The offense is one of the league’s best, and these redemptive Kings have given their fans realistic postseason aspirations. A year ago, De’Aaron Fox had lost his way. He regressed as a shooter, hitting just 29 percent of his tries from 3-point range, and was one of the most inefficient scoring lead guards in the league. When the lane was clogged, Fox was a professional bricklayer.

Early on in his career, Fox was considered a top-five young point, but he has plateaued and was passed up by younger guards since signing his rookie extension — and fell out of favor in the ensuing years. The sentiment around Fox entering the 2021 season was that the lightning-quick guard had peaked early and that the franchise should hand the offense’s keys to the more cerebral Tyrese Haliburton. Fox’s name was bandied about in trade rumors, which made Sacramento’s trade deadline deal sending Haliburton to Indiana even more mystifying. It felt like the type of miscalculation that had extended the Kings’ playoff drought to 16 seasons.

In the first month of the 2022-23 campaign, Fox has bounced back and improved his shot selection, is pacing himself better, and displaying better decision-making. In return for Haliburton, Sacramento fetched versatile forward Domantas Sabonis. Trading one of the most sought-after young point guards in the league for a power forward raised eyebrows. The early returns on Sabonis were modest, but after a full offseason to integrate into Brown’s system, he’s shown why the trade was justified, operating as Sactown’s power forward version of Nikola Jokic.

Rookie Keegan Murray’s upside probably isn’t as high as the one-and-done prospects taken directly before him, but the 22-year-old was the safe fourth overall pick. For a franchise that has missed on a litany of lottery picks over the past decade, Murray’s stability has been needed.

In July, Sacramento traded Justin Holiday, Moe Harkless, and a future first for Hawks guard Kevin Huerter. Red Velvet came to Sacramento as a depreciating asset. However, Atlanta’s loss has been Sacramento’s gain. In his first season outside of the Trae Young-centric Hawks system, Huerter has finally grazed his potential as a savvy off-ball shooter and a crafty playmaker with the ball in his hands. Huerter’s precise shooting stroke has been a known commodity since he was drafted out of Maryland, but he’s hoisting two threes more than his career-high in Atlanta while his efficiency has climbed in a more prominent role.

Former lottery pick Malik Monk revived his own dormant career in Los Angeles, as a reliable bench producer off the bench for the Lakers. However, when Rob Pelinka let Monk walk, he signed a two-year $19 million deal that currently looks like a steal.

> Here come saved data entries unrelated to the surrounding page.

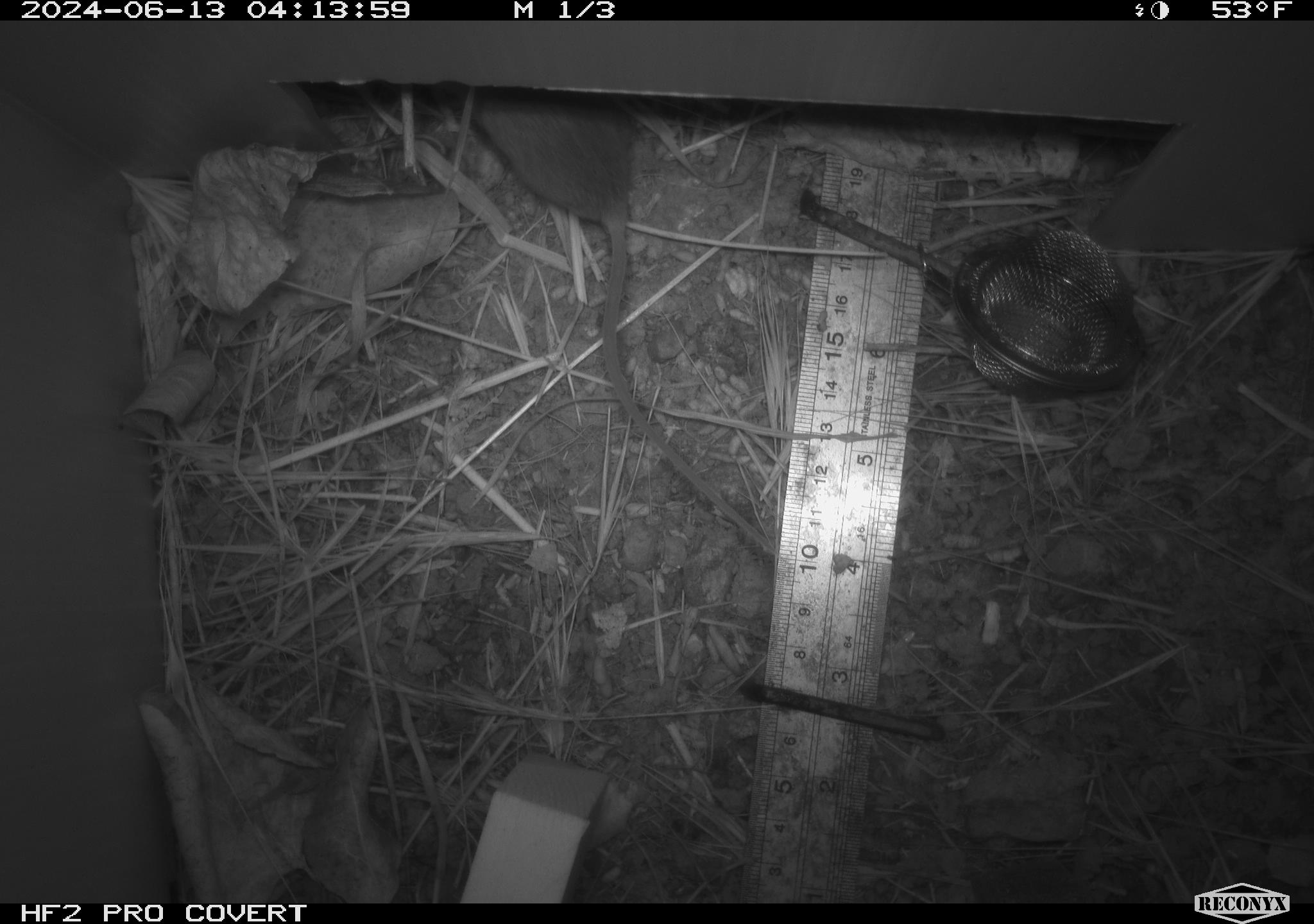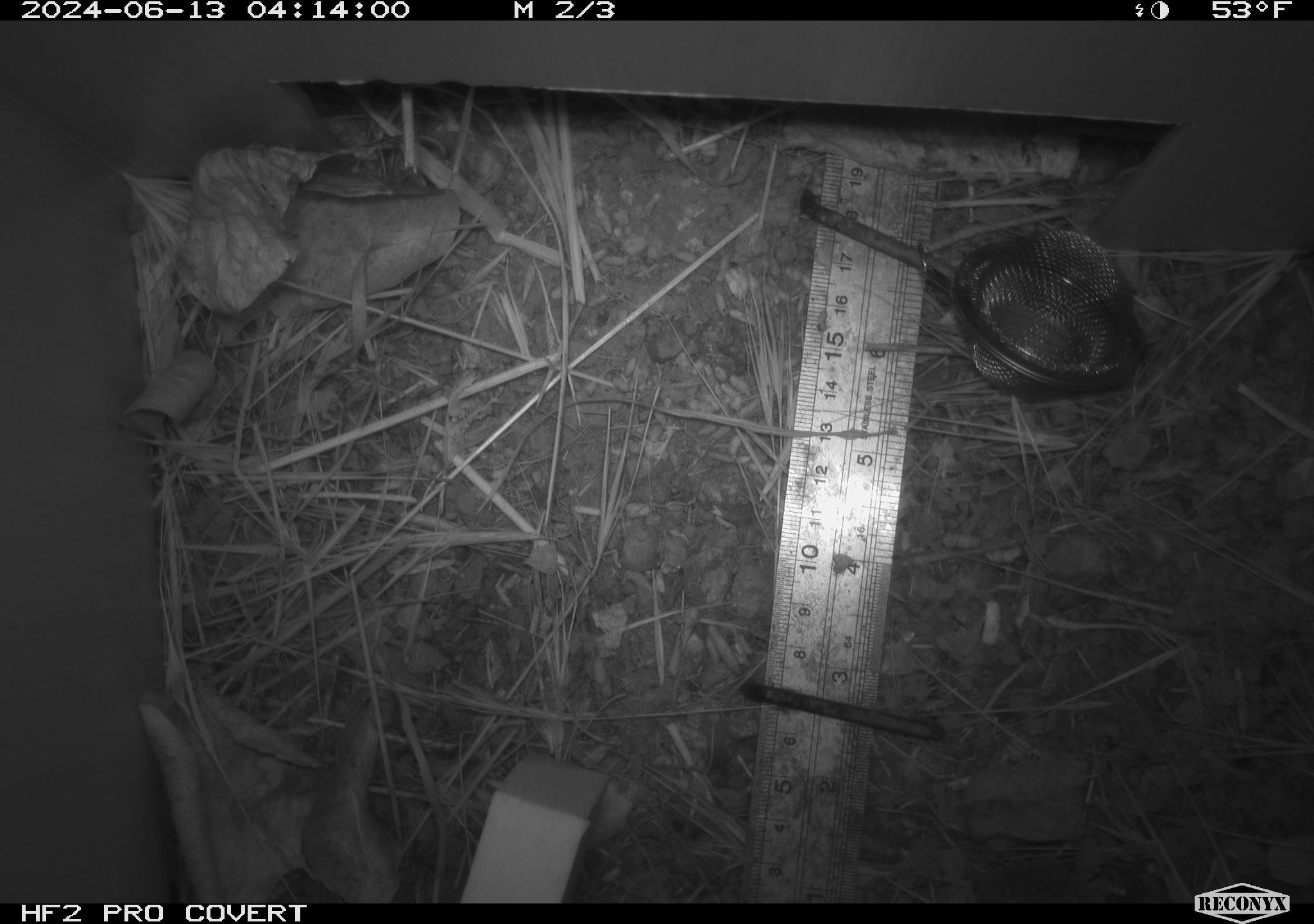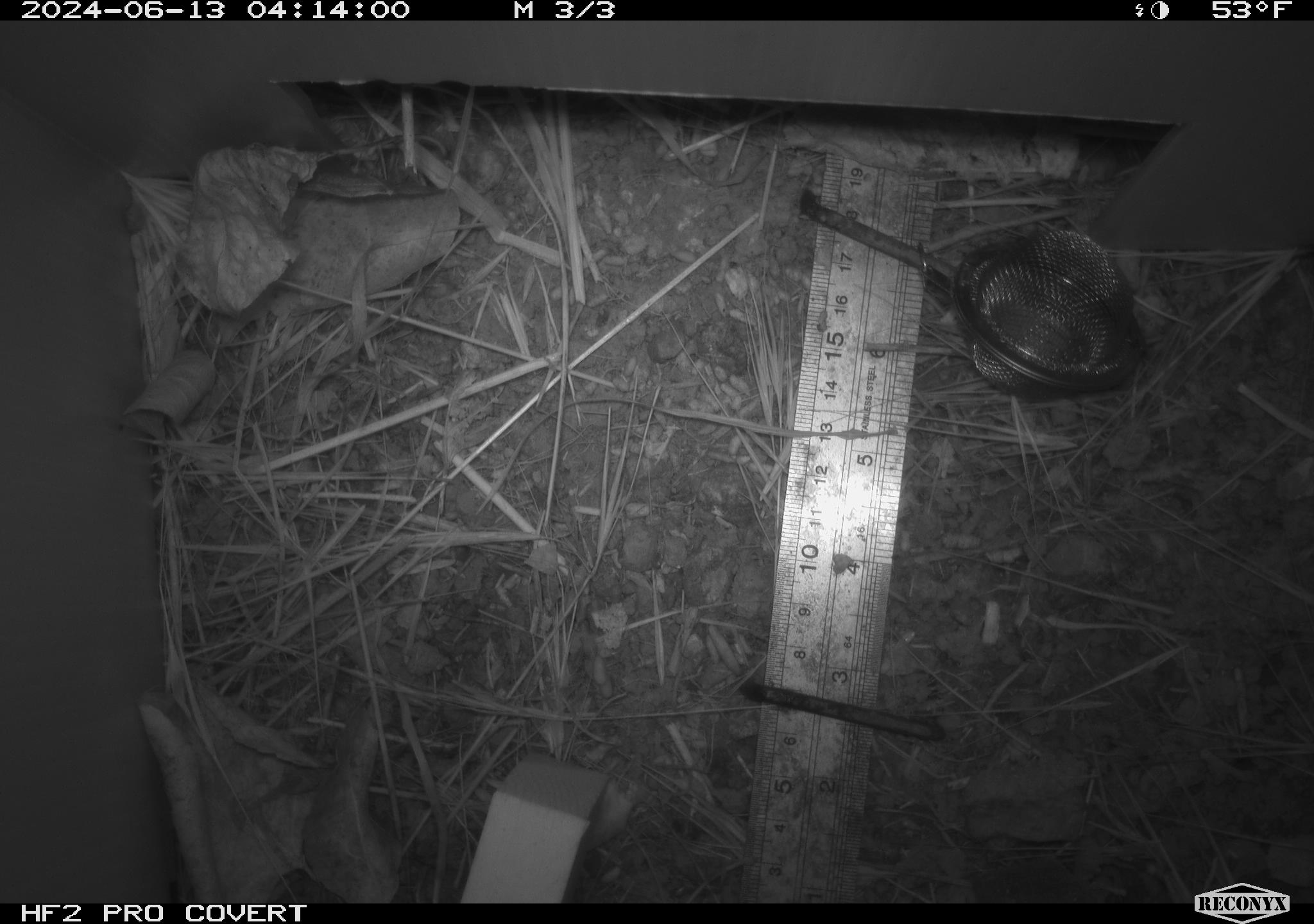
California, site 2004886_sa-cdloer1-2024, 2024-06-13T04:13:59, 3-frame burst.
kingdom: Animalia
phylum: Chordata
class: Mammalia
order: Rodentia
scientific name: Rodentia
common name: mouse species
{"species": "mouse species (Rodentia)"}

In relief of the starters, Monk’s energy has injected the second unit with a boost.

Monk fell from grace early on in his career as an electric, but inefficient volume scorer with a one-dimensional game. In 22 minutes a game, Monk is averaging a career-high in assists, logging nearly 13 points a night, spacing the floor, and flashing his athleticism when he finds a driving lane. In just 15 games, Monk’s band-aid-on-his-face look has endeared him to Kings Nation.

The victory beam has energized Sacramento’s beleaguered fans, but without their redemptive pieces, it would just be an annoying gimmick collecting dust that reminds them of their team’s ineptitude. Sacramento’s victory beam is one of those NBA traditions that appears like it’s here to stay.